Hong Kong National Party founder Andy Chan Ho-tin has argued that the authorities were wrong to ban his party under the Societies Ordinance because it is run by a registered company that comes under a different set of laws.
In his appeal filed on October 24 to Chief Executive Carrie Lam Cheng Yuet-ngor and the Executive Council, he said the government’s use of the ordinance to ban the party had no effect as the company running the party remained in operation.
For the first time, he revealed that the party was run by a company called C&N Limited, registered under the Companies Ordinance with him as its sole director.
Observers say Chan is hoping that the technical details of the HKNP’s founding will provide a legal loophole to undo the Security Bureau’s ban on the party on the grounds of national security. The ban took effect on September 24.
Chan pointed out in his appeal that the Societies Ordinance, which covers various interest groups, does not apply to a firm registered with the Companies Registry.
Drafted by his legal team, Chan’s appeal said there is no legal basis to ban the HKNP “which is registered as C&N Limited” from operating or continuing to operate and any dispute by the Security Bureau was better dealt with by the courts.
Companies Registry records show that he bought C&N as a ready-made company, with all registration paperwork done, before the 2016 general election.

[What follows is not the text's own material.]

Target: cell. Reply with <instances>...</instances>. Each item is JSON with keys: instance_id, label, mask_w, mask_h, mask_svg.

He then applied to rename the company the Hong Kong National Party, and change its registered particulars to reflect its purpose to advance Hong Kong’s independence, but the Companies Registry rejected it.
The party’s objective at the time was to achieve independence through lawful and peaceful means.

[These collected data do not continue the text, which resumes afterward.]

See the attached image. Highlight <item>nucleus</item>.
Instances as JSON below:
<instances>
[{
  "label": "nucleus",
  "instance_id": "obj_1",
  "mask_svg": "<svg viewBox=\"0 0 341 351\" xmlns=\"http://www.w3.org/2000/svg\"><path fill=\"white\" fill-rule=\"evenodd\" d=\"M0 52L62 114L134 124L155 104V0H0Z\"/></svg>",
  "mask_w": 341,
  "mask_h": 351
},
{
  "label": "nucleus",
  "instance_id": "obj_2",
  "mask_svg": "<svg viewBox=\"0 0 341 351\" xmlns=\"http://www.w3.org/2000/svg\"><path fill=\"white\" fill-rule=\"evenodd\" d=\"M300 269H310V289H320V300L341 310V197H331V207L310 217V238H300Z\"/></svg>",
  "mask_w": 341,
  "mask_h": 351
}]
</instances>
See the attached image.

Chan filed an appeal with the courts to review the rejection, but it is understood that no hearing date was fixed.
The Security Bureau declined to comment on whether C&N, as a properly registered company still in operation under the Companies Ordinance, was also subject to the ban on the HKNP.

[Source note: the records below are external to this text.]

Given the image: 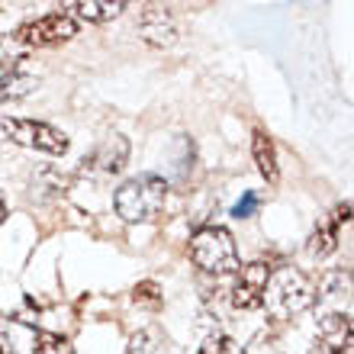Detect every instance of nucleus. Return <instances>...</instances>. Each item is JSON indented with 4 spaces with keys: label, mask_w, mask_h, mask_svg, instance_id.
I'll return each instance as SVG.
<instances>
[{
    "label": "nucleus",
    "mask_w": 354,
    "mask_h": 354,
    "mask_svg": "<svg viewBox=\"0 0 354 354\" xmlns=\"http://www.w3.org/2000/svg\"><path fill=\"white\" fill-rule=\"evenodd\" d=\"M168 200V184L158 174H142L113 194V206L126 223H149L151 216L161 213V206Z\"/></svg>",
    "instance_id": "1"
},
{
    "label": "nucleus",
    "mask_w": 354,
    "mask_h": 354,
    "mask_svg": "<svg viewBox=\"0 0 354 354\" xmlns=\"http://www.w3.org/2000/svg\"><path fill=\"white\" fill-rule=\"evenodd\" d=\"M190 258L206 274H235L239 270V248L229 229L223 225H203L190 239Z\"/></svg>",
    "instance_id": "2"
},
{
    "label": "nucleus",
    "mask_w": 354,
    "mask_h": 354,
    "mask_svg": "<svg viewBox=\"0 0 354 354\" xmlns=\"http://www.w3.org/2000/svg\"><path fill=\"white\" fill-rule=\"evenodd\" d=\"M268 290H270V306H274L277 316H297V313H303V309L316 303V290H313L309 277L293 268L277 270L270 277Z\"/></svg>",
    "instance_id": "3"
},
{
    "label": "nucleus",
    "mask_w": 354,
    "mask_h": 354,
    "mask_svg": "<svg viewBox=\"0 0 354 354\" xmlns=\"http://www.w3.org/2000/svg\"><path fill=\"white\" fill-rule=\"evenodd\" d=\"M0 129L7 132V139H13L17 145L26 149H39L48 155H65L68 151V136L65 132L52 129L48 122H36V120H3Z\"/></svg>",
    "instance_id": "4"
},
{
    "label": "nucleus",
    "mask_w": 354,
    "mask_h": 354,
    "mask_svg": "<svg viewBox=\"0 0 354 354\" xmlns=\"http://www.w3.org/2000/svg\"><path fill=\"white\" fill-rule=\"evenodd\" d=\"M71 36H77V23L68 13H48V17L23 23L17 29V42L26 48L58 46V42H68Z\"/></svg>",
    "instance_id": "5"
},
{
    "label": "nucleus",
    "mask_w": 354,
    "mask_h": 354,
    "mask_svg": "<svg viewBox=\"0 0 354 354\" xmlns=\"http://www.w3.org/2000/svg\"><path fill=\"white\" fill-rule=\"evenodd\" d=\"M270 268L264 261H252L235 270V287H232V306L235 309H258L268 299Z\"/></svg>",
    "instance_id": "6"
},
{
    "label": "nucleus",
    "mask_w": 354,
    "mask_h": 354,
    "mask_svg": "<svg viewBox=\"0 0 354 354\" xmlns=\"http://www.w3.org/2000/svg\"><path fill=\"white\" fill-rule=\"evenodd\" d=\"M139 36L155 48H171L177 42V23L165 7H149L139 17Z\"/></svg>",
    "instance_id": "7"
},
{
    "label": "nucleus",
    "mask_w": 354,
    "mask_h": 354,
    "mask_svg": "<svg viewBox=\"0 0 354 354\" xmlns=\"http://www.w3.org/2000/svg\"><path fill=\"white\" fill-rule=\"evenodd\" d=\"M129 158V142L122 136H110V139L97 145L91 158H84V171H100V174H120Z\"/></svg>",
    "instance_id": "8"
},
{
    "label": "nucleus",
    "mask_w": 354,
    "mask_h": 354,
    "mask_svg": "<svg viewBox=\"0 0 354 354\" xmlns=\"http://www.w3.org/2000/svg\"><path fill=\"white\" fill-rule=\"evenodd\" d=\"M319 345H326L332 354H345L351 351V319L342 316V313H328L322 316V326H319Z\"/></svg>",
    "instance_id": "9"
},
{
    "label": "nucleus",
    "mask_w": 354,
    "mask_h": 354,
    "mask_svg": "<svg viewBox=\"0 0 354 354\" xmlns=\"http://www.w3.org/2000/svg\"><path fill=\"white\" fill-rule=\"evenodd\" d=\"M68 10H75L81 19L87 23H106V19H116L126 10L122 0H77V3H68Z\"/></svg>",
    "instance_id": "10"
},
{
    "label": "nucleus",
    "mask_w": 354,
    "mask_h": 354,
    "mask_svg": "<svg viewBox=\"0 0 354 354\" xmlns=\"http://www.w3.org/2000/svg\"><path fill=\"white\" fill-rule=\"evenodd\" d=\"M254 165H258V171H261V177L268 180V184H277L280 180V168H277V151H274V142L268 139V132H254Z\"/></svg>",
    "instance_id": "11"
},
{
    "label": "nucleus",
    "mask_w": 354,
    "mask_h": 354,
    "mask_svg": "<svg viewBox=\"0 0 354 354\" xmlns=\"http://www.w3.org/2000/svg\"><path fill=\"white\" fill-rule=\"evenodd\" d=\"M39 87L36 77L19 75V71H0V103L7 100H23Z\"/></svg>",
    "instance_id": "12"
},
{
    "label": "nucleus",
    "mask_w": 354,
    "mask_h": 354,
    "mask_svg": "<svg viewBox=\"0 0 354 354\" xmlns=\"http://www.w3.org/2000/svg\"><path fill=\"white\" fill-rule=\"evenodd\" d=\"M309 254L313 258H326V254H332L338 248V232L332 229V225H319L316 232L309 235Z\"/></svg>",
    "instance_id": "13"
},
{
    "label": "nucleus",
    "mask_w": 354,
    "mask_h": 354,
    "mask_svg": "<svg viewBox=\"0 0 354 354\" xmlns=\"http://www.w3.org/2000/svg\"><path fill=\"white\" fill-rule=\"evenodd\" d=\"M36 354H75L71 342L65 335H52V332H42L36 342Z\"/></svg>",
    "instance_id": "14"
},
{
    "label": "nucleus",
    "mask_w": 354,
    "mask_h": 354,
    "mask_svg": "<svg viewBox=\"0 0 354 354\" xmlns=\"http://www.w3.org/2000/svg\"><path fill=\"white\" fill-rule=\"evenodd\" d=\"M158 335H155V328H142L136 335L129 338V354H158Z\"/></svg>",
    "instance_id": "15"
},
{
    "label": "nucleus",
    "mask_w": 354,
    "mask_h": 354,
    "mask_svg": "<svg viewBox=\"0 0 354 354\" xmlns=\"http://www.w3.org/2000/svg\"><path fill=\"white\" fill-rule=\"evenodd\" d=\"M200 354H242V345L232 342L229 335H213L200 345Z\"/></svg>",
    "instance_id": "16"
},
{
    "label": "nucleus",
    "mask_w": 354,
    "mask_h": 354,
    "mask_svg": "<svg viewBox=\"0 0 354 354\" xmlns=\"http://www.w3.org/2000/svg\"><path fill=\"white\" fill-rule=\"evenodd\" d=\"M132 299L142 303V306H161V287L155 280H142V283H136V290H132Z\"/></svg>",
    "instance_id": "17"
},
{
    "label": "nucleus",
    "mask_w": 354,
    "mask_h": 354,
    "mask_svg": "<svg viewBox=\"0 0 354 354\" xmlns=\"http://www.w3.org/2000/svg\"><path fill=\"white\" fill-rule=\"evenodd\" d=\"M258 206H261V196L254 194V190H248V194H245L242 200L232 206V216H235V219H248V216L258 213Z\"/></svg>",
    "instance_id": "18"
},
{
    "label": "nucleus",
    "mask_w": 354,
    "mask_h": 354,
    "mask_svg": "<svg viewBox=\"0 0 354 354\" xmlns=\"http://www.w3.org/2000/svg\"><path fill=\"white\" fill-rule=\"evenodd\" d=\"M242 354H280V348H277V342H274L268 332H261V335L252 338V345L245 348Z\"/></svg>",
    "instance_id": "19"
},
{
    "label": "nucleus",
    "mask_w": 354,
    "mask_h": 354,
    "mask_svg": "<svg viewBox=\"0 0 354 354\" xmlns=\"http://www.w3.org/2000/svg\"><path fill=\"white\" fill-rule=\"evenodd\" d=\"M348 223H351V203L345 200L342 206H335V213H332V223H328V225L338 232V229H342V225H348Z\"/></svg>",
    "instance_id": "20"
},
{
    "label": "nucleus",
    "mask_w": 354,
    "mask_h": 354,
    "mask_svg": "<svg viewBox=\"0 0 354 354\" xmlns=\"http://www.w3.org/2000/svg\"><path fill=\"white\" fill-rule=\"evenodd\" d=\"M0 354H13V348H10V338L0 332Z\"/></svg>",
    "instance_id": "21"
},
{
    "label": "nucleus",
    "mask_w": 354,
    "mask_h": 354,
    "mask_svg": "<svg viewBox=\"0 0 354 354\" xmlns=\"http://www.w3.org/2000/svg\"><path fill=\"white\" fill-rule=\"evenodd\" d=\"M7 223V200H3V194H0V225Z\"/></svg>",
    "instance_id": "22"
}]
</instances>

Under the Societies Ordinance, it is a criminal offence to operate the party, claim to be a party member or provide it any assistance.
Chan and the Companies Registry did not respond to enquiries and his lawyer declined to comment.
Commenting on Chan’s line of argument, lawyer Alan Wong Hok-ming said that while it might trigger the Companies Registry to look into C&N’s operations, the case also illustrated the grey area under the Societies Ordinance when it comes to imposing a ban.
“If HKNP is banned, would it mean its operating entity is banned too?” he asked.
He also questioned whether Chan could simply rename his party and continue running it under the company.
Exco member Ronny Tong Ka-wah SC said that as long as C&N no longer acted on behalf of the banned HKNP, it could continue running.
“Chan is free to set up or operate any company, as long as it is not used to do anything for the HKNP,” he said.
Chan and party founder Chow Ho-fai filed separate appeals against the ban to the city leader and Executive Council, arguing that the Security Bureau had ignored the HKNP’s stance of seeking independence in non-violent means.
The authorities have accused the HKNP of having worked out a plan to seek independence using “whatever effective means” and declared that it posed a threat to national security and public order.
The Security Bureau earlier rejected Chan’s application to make an oral defence against the ban, saying that written submissions were sufficient.
Chan has argued that this is unfair to him procedurally and has asked to appear before the Exco to present a verbal defence before the appeal is considered.